Mainframes Are Having a Moment - jbkavungal
https://spectrum.ieee.org/tech-talk/computing/software/mainframes-programming-language-cobol-news-coronavirus
======
eggy
I used to work at an environmental law firm in downtown Manhattan and
accounting and other core financial systems were running on a VAX OpenVMS
mainframe, and the document creation and storage was on PCs over a Token Ring,
Banyan VINES network. The DOD was using VINES at the time. Memories of playing
DOOM in 1994 downloaded from an FTP server somewhere while working the night
shift to make backups on huge tape cartridges. The VAX system was pretty
reliable and easy to deal with IIRC. A good thing from a hardware/help desk
angle is that you didn't really need to troubleshoot terminals; they broke
(keys or monitor) and required replacing.
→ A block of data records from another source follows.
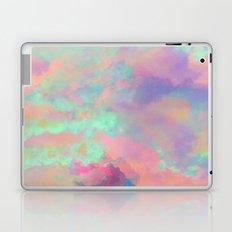 OS:49 Laptop & iPad Skin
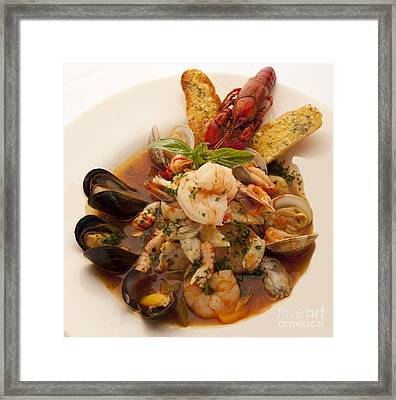 Bouillabaise Framed Print by New  Orleans Food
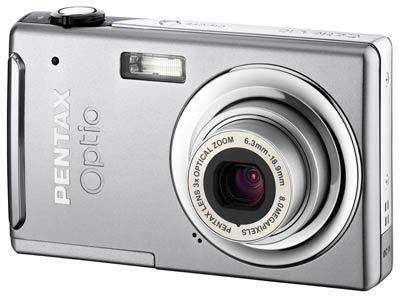 Pentax Optio V10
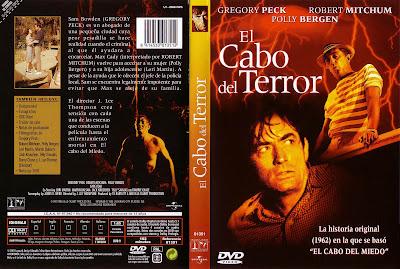 Carátula, Cover, Dvd: El cabo del terror | 1962 | Cape Fear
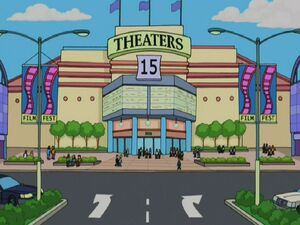 Theaters 15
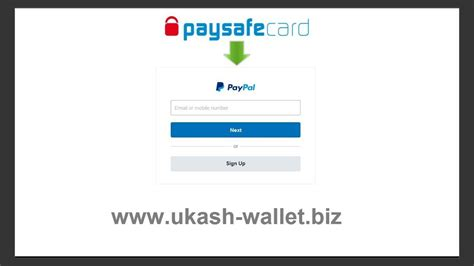 For exchange you need to follow a few steps: Instant exchange Paysafecard to Paypal (£, €, $). Trade Paysafecard to d... | Perfect money ...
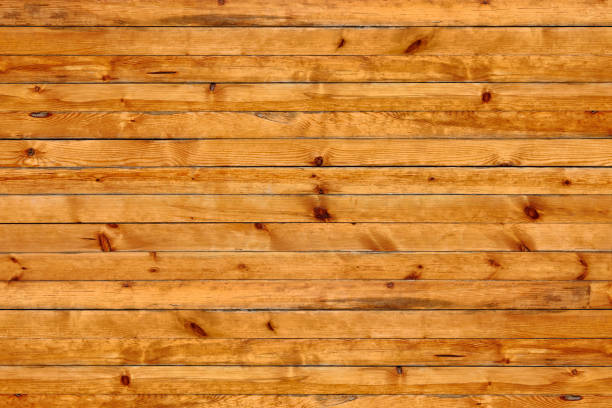 polished pine wooden panel with knots polished pine wooden panel with knots knotted wood stock pictures, royalty-free photos & images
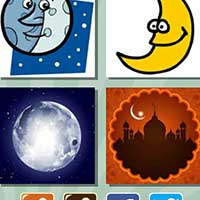 4 pics 1 song answers and cheats level 842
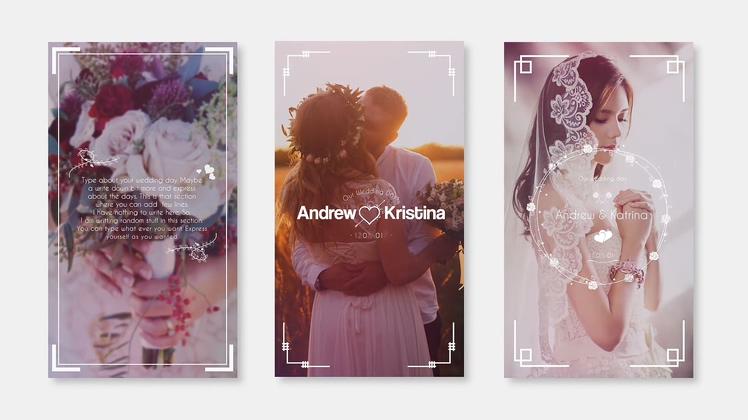 竖版,竖屏,婚礼,请柬,标题,手机竖屏婚礼请柬标题动态模板,免费视频素材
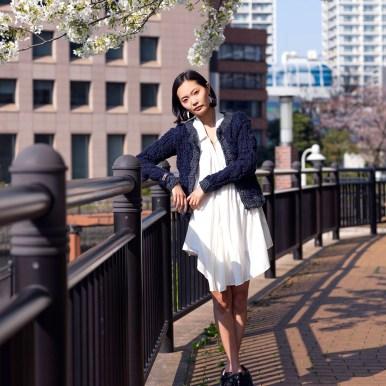 www-shisa-brand-tokyo_0143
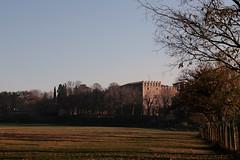 castello di Drugolo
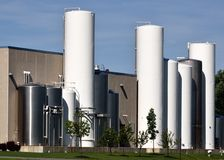 Liquid Food Silos Royalty Free Stock Photography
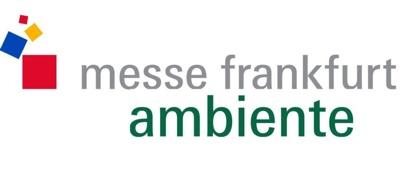trade fair Ambiente Messe Frankfurt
The mainframe was in the climate-
controlled room, all in one place for any hardware servicing. I think Token
Ring primarily was replaced because cheap, twisted-pair wiring made Ethernet
less expensive. Token Ring had these twist-on bulky connectors. In a way we
almost went there with Chromebooks basically being pared-down PCs and being
served by a virtual mainframe, the cloud ("Spenser Confidential" movie "Give
me the cloud scene" is hilarious).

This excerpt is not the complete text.